Streikende Mitarbeiter, Sorgen um den hauseigenen Rentenfonds, Rüffel von der Wettbewerbsaufsicht British Airways hat bisher ein annus horribilis hinter sich. Doch nun soll alles besser werden. BA will expandieren und sich in die Konsolidierung des europäischen Marktes einmischen. Anfang der Woche gab das Unternehmen bekannt, sich einer Reihe von Beteiligungsgesellschaften anzuschließen, die eine Übernahme der spanischen Fluggesellschaft Iberia vorbereiten.
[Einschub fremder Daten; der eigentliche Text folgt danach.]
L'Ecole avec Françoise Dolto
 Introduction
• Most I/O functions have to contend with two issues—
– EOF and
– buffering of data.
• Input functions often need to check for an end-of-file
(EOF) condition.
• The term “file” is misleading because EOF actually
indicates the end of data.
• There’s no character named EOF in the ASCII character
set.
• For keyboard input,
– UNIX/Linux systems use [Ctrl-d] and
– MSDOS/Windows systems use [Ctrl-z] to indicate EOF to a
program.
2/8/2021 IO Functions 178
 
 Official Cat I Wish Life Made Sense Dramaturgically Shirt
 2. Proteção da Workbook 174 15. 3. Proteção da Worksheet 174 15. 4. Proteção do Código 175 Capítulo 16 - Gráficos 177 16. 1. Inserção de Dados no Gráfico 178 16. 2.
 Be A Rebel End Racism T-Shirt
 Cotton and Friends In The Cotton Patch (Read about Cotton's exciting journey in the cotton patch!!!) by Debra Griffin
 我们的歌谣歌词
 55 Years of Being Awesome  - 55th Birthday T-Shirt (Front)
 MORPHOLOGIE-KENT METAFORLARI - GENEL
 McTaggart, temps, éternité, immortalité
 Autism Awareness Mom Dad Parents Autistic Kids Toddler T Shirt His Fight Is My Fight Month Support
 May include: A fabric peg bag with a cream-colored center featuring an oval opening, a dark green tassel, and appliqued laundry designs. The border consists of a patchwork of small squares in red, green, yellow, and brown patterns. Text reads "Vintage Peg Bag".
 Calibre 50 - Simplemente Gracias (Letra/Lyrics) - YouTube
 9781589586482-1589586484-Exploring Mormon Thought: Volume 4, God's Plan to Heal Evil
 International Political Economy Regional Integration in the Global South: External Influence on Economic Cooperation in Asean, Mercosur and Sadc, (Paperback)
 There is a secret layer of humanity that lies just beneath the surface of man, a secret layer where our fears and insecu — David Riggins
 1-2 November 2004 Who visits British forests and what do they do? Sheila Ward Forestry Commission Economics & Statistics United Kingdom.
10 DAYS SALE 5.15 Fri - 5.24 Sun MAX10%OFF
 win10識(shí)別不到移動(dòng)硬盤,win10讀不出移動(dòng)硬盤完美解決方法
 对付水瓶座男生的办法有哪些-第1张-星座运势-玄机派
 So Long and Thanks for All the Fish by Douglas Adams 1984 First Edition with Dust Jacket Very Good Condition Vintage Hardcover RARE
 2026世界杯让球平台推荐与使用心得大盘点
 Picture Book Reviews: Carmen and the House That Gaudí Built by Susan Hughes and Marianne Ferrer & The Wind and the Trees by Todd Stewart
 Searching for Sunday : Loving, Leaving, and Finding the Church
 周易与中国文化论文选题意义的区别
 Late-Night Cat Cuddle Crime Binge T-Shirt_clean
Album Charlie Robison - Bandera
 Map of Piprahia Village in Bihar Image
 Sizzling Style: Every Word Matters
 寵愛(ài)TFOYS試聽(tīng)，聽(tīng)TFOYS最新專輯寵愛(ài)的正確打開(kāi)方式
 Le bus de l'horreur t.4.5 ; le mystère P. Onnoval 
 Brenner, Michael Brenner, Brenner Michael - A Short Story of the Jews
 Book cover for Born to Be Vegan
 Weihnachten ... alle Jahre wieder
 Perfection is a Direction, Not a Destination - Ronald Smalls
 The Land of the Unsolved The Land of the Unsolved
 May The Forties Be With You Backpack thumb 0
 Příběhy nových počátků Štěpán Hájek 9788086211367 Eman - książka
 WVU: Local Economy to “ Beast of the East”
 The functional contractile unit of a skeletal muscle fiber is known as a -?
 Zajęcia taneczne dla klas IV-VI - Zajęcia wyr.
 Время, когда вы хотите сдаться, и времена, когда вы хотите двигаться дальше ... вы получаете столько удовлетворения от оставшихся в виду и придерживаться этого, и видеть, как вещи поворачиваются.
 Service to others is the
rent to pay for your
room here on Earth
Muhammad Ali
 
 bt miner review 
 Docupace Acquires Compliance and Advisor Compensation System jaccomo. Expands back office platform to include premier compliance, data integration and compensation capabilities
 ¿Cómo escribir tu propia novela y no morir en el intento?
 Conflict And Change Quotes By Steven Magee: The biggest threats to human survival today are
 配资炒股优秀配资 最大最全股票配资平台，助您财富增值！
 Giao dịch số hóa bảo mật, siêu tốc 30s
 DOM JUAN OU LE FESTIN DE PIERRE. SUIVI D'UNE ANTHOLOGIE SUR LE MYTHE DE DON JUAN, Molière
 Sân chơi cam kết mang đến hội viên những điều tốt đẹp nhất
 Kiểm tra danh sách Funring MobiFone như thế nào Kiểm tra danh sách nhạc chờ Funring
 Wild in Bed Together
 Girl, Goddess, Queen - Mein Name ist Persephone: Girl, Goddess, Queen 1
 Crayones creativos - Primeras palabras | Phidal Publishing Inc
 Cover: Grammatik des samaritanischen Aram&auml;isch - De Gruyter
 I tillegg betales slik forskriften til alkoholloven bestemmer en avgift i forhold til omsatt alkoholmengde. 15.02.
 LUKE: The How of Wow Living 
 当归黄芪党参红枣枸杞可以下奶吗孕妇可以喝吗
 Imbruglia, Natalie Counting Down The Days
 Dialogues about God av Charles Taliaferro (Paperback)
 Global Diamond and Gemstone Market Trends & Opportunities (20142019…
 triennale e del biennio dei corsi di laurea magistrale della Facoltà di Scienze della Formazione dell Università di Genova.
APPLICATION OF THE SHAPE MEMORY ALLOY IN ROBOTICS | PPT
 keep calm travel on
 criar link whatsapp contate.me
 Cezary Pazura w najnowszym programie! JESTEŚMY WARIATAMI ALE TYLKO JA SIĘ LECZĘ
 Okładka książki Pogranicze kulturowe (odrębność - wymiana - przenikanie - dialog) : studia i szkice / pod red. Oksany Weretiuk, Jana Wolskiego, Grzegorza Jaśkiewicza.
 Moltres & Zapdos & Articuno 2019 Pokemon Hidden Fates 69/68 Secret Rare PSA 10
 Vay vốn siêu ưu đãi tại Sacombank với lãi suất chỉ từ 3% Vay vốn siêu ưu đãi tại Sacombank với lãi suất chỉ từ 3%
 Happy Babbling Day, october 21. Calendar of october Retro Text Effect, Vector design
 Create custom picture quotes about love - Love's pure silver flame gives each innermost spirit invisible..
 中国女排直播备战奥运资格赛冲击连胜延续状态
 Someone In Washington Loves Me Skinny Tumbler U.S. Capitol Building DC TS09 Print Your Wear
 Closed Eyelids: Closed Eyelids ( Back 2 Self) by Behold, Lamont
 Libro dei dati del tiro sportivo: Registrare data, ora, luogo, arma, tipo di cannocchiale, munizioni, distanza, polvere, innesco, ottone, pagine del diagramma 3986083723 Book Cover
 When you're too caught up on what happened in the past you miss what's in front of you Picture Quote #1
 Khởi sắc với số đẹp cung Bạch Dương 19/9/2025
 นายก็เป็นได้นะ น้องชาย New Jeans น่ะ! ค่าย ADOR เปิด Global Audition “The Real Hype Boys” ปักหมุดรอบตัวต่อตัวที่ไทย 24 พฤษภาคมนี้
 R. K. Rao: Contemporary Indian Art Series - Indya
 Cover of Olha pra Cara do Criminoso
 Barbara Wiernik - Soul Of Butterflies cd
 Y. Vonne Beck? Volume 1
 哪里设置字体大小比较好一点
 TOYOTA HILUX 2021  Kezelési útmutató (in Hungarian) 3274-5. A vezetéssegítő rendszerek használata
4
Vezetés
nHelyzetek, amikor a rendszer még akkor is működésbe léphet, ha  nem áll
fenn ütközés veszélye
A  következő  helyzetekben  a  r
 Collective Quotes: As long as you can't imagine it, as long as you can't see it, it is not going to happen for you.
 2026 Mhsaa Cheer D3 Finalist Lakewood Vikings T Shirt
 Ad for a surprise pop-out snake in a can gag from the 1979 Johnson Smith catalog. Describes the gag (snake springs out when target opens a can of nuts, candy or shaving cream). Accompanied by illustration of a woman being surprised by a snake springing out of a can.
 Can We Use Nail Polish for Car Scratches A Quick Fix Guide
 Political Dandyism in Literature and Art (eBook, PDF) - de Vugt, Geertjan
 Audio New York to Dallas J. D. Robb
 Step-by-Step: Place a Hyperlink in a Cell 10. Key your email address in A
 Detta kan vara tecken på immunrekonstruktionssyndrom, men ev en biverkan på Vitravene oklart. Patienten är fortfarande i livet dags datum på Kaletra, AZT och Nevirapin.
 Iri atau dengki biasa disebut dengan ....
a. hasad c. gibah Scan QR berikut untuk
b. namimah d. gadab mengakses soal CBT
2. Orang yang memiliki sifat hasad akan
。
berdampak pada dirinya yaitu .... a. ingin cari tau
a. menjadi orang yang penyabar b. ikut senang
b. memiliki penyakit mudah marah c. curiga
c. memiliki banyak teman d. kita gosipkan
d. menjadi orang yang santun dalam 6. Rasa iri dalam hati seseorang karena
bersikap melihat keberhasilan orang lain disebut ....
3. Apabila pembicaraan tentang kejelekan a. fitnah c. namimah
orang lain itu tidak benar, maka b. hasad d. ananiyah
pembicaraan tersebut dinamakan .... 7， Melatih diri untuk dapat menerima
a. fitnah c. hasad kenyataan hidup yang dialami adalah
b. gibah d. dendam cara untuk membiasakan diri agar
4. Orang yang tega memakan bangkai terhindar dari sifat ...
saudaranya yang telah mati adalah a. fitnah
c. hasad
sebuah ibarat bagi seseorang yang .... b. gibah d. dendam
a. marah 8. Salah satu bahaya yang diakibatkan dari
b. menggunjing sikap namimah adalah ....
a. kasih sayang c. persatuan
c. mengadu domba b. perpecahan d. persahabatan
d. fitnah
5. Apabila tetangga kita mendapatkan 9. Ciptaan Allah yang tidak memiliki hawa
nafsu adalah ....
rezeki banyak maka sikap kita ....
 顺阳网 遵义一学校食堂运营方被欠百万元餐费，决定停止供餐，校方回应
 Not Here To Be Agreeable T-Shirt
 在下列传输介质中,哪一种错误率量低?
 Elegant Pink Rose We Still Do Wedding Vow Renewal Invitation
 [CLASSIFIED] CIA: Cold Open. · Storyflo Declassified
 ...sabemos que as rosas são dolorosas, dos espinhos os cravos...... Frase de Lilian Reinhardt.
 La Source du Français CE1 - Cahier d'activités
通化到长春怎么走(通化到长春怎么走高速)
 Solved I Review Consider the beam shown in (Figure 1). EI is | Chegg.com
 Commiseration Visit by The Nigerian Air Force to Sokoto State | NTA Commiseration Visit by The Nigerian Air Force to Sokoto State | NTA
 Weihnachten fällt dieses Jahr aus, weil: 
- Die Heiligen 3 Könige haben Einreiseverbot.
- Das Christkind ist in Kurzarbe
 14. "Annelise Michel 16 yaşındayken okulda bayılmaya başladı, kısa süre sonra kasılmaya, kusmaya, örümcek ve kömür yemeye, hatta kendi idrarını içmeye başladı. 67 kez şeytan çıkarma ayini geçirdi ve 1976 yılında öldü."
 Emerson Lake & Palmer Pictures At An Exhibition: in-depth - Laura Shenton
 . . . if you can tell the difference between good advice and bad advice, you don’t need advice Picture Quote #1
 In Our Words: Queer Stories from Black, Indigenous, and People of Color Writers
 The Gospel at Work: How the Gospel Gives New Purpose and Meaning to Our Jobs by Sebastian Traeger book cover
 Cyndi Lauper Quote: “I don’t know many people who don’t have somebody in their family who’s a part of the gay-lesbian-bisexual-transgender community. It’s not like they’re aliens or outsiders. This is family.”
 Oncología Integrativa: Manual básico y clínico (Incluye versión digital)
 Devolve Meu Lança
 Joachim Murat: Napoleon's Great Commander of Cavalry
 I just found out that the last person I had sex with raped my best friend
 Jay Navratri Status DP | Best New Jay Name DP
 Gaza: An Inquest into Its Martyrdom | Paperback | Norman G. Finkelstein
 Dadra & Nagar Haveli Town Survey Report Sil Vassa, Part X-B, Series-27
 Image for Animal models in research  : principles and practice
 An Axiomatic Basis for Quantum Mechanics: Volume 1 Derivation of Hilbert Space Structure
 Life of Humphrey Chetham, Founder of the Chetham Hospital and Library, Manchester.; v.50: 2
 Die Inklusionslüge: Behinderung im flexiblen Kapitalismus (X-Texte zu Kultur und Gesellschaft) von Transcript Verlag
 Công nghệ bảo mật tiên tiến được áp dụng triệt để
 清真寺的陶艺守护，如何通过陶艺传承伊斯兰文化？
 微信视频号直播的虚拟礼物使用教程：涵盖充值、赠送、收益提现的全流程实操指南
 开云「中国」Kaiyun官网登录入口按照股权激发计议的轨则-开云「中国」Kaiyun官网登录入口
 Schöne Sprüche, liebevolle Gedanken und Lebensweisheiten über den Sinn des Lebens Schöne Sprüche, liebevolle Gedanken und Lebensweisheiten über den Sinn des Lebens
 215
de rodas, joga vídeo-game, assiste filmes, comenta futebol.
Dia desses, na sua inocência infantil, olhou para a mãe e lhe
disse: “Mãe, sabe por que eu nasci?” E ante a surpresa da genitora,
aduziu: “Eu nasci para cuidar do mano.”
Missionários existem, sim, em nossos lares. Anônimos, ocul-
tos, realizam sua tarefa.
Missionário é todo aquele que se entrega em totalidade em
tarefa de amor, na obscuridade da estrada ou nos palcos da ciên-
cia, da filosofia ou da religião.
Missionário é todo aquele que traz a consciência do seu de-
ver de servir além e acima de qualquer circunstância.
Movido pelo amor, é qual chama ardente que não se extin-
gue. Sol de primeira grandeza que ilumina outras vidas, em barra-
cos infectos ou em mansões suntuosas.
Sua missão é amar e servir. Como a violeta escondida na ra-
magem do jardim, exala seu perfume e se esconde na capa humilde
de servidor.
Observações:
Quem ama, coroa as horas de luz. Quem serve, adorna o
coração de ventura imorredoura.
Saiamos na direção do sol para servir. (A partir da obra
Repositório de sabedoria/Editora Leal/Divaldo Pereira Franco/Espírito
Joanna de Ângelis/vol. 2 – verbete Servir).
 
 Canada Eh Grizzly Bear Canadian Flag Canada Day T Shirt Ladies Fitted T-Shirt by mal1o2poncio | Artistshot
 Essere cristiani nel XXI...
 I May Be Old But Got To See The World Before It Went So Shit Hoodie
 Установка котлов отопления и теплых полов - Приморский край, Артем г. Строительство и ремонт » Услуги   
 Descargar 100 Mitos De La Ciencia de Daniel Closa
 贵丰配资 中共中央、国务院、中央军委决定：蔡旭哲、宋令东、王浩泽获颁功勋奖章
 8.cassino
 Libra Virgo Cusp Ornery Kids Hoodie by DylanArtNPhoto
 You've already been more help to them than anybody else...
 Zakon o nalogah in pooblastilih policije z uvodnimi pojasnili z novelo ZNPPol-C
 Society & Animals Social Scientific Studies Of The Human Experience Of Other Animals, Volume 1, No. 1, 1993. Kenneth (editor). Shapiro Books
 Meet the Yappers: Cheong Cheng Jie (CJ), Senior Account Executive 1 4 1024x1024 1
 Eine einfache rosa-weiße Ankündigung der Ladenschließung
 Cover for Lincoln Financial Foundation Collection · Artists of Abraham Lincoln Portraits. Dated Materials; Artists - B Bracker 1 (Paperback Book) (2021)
Das Konsortium unter Führung der Texas Pacific Group (TPG) hatte bisher ein inoffizielles Angebot von 3,4 Milliarden Euro für Europas viertgrößte Airline auf den Tisch gelegt. Ein tatsächliches Angebot ist wahrscheinlich.

Mit von der Partie sind außerdem drei spanische Private-Equity-Fonds, die am Ende mindestens 51 Prozent von Iberia halten würden.

Andernfalls würden die ertragreichen Südamerikarouten der Wettbewerbsaufsicht zum Opfer fallen. Schon jetzt hält BA zehn Prozent der Iberia-Aktien und ein Anrecht auf weitere 26,5 Prozent. Insofern ist es keine Überraschung, dass die Briten, die bisher zu-sahen, wie Lufthansa sich die Swiss sicherte und Air France mit KLM fusionierte, jetzt auf spanischen Kurs gegangen sind.